What the task requires:
Retype the stretch of the kernel memory-leak write-up from "sget_fc [fs/super.c:733]" through "(fs/super.c:774)", character for character.

Text under study:

We can see that the leaked memory is a hfs_sb_info struct allocated on the first highlighted line which is also the 411 line mentionned in the report and is of 512 bytes (I manually checked sizeof(struct hfs_sb_info)) . Also we notice that the ownership of the pointer to the allocated memory buffer for that struct is transfered to the filesystem context struct.The function responsible for cleaning up the hfs context is the hfs_free_fc() So my initial thoughts here were, would it be that the error path that is being fuzzed didn’t include a call to the cleanup function? Here we needed some gdb digging.

Using gdb to demystify the cause of the bug

First I setup a breakpoint at hfs_free_fc() to check if it’s being called or not and it indeed was being called. The issue though becomes clearer as the pointer fc->s_fs_info is NULL. This means that the ownership of said pointer has been moved again or was assigned NULL before it’s actual cleanup. My next step is to find out where exactly was the fc->s_fs_info been assigned to NULL. Consequently, I setup a breakpoint within the hfs_init_fs_context() to follow the calls that succeed it while always inspecting the memory/value of fc->s_fs_info to check where it gets NULL. Doing so, I got to the function sget_fc() that does the transfer of ownership and setting fc->s_fs_info to NULL.The following is the related call stack(simplified) and the mentionned code.

sget_fc [fs/super.c:733]
sget_bdev [fs/super.c:1405]
get_tree_bdev_flags [fs/super.c:1677]
vfs_get_tree [fs/super.c:1751]
fc_mount [fs/namespace.c:1208]
do_new_mount_fc [fs/namespace.c:3651]
do_new_mount [fs/namespace.c:3727]
path_mount [fs/namespace.c:4037]
do_mount [fs/namespace.c:4050]
....

(fs/super.c:774)

struct super_block *sget_fc(struct fs_context *fc,
			    int (*test)(struct super_block *, struct fs_context *),
			    int (*set)(struct super_block *, struct fs_context *))
{
	struct super_block *s = NULL;
	/* snip */
	s->s_fs_info = fc->s_fs_info;
	err = set(s, fc);
	if (err) {
		s->s_fs_info = NULL;
		spin_unlock(&sb_lock);
		destroy_unused_super(s);
		return ERR_PTR(err);
	}
	fc->s_fs_info = NULL;
	s->s_type = fc->fs_type;
	s->s_iflags |= fc->s_iflags;
	strscpy(s->s_id, s->s_type->name, sizeof(s->s_id));
	/* snip */
}

At this point,I have already seen that vfs_get_tree() in the call stack was returning an error from earlier attempts and that the error propagation starts from the get_tree_bdev_flags() function. So I needed to follow the flow of execution in that function after the allocation of a new superblock in sget_fc() to see exactly what function caused the error and how it was handled. (fs/super.c:1659)

Extracted information:
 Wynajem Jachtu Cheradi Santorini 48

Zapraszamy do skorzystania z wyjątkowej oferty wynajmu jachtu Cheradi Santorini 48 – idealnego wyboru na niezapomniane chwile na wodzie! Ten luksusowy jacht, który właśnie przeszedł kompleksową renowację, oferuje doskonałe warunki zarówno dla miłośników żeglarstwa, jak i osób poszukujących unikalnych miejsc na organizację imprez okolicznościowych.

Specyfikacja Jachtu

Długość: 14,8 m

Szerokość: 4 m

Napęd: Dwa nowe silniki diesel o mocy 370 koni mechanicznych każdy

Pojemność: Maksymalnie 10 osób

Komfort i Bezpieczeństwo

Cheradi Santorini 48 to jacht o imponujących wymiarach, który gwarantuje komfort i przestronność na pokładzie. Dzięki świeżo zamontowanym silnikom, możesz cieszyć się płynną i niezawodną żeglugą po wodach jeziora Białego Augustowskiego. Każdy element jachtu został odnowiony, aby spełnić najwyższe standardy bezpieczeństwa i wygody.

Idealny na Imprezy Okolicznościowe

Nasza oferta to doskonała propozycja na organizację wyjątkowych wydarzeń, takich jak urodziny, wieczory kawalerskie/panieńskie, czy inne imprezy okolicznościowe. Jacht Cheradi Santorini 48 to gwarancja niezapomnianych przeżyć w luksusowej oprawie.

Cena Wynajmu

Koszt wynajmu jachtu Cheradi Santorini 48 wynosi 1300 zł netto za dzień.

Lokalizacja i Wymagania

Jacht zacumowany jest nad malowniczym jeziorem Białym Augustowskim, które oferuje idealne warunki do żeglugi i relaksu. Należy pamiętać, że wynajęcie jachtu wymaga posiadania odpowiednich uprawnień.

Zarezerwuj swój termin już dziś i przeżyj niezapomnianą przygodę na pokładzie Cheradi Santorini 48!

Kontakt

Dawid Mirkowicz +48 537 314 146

Your response:
sget_fc [fs/super.c:733]
sget_bdev [fs/super.c:1405]
get_tree_bdev_flags [fs/super.c:1677]
vfs_get_tree [fs/super.c:1751]
fc_mount [fs/namespace.c:1208]
do_new_mount_fc [fs/namespace.c:3651]
do_new_mount [fs/namespace.c:3727]
path_mount [fs/namespace.c:4037]
do_mount [fs/namespace.c:4050]
....

(fs/super.c:774)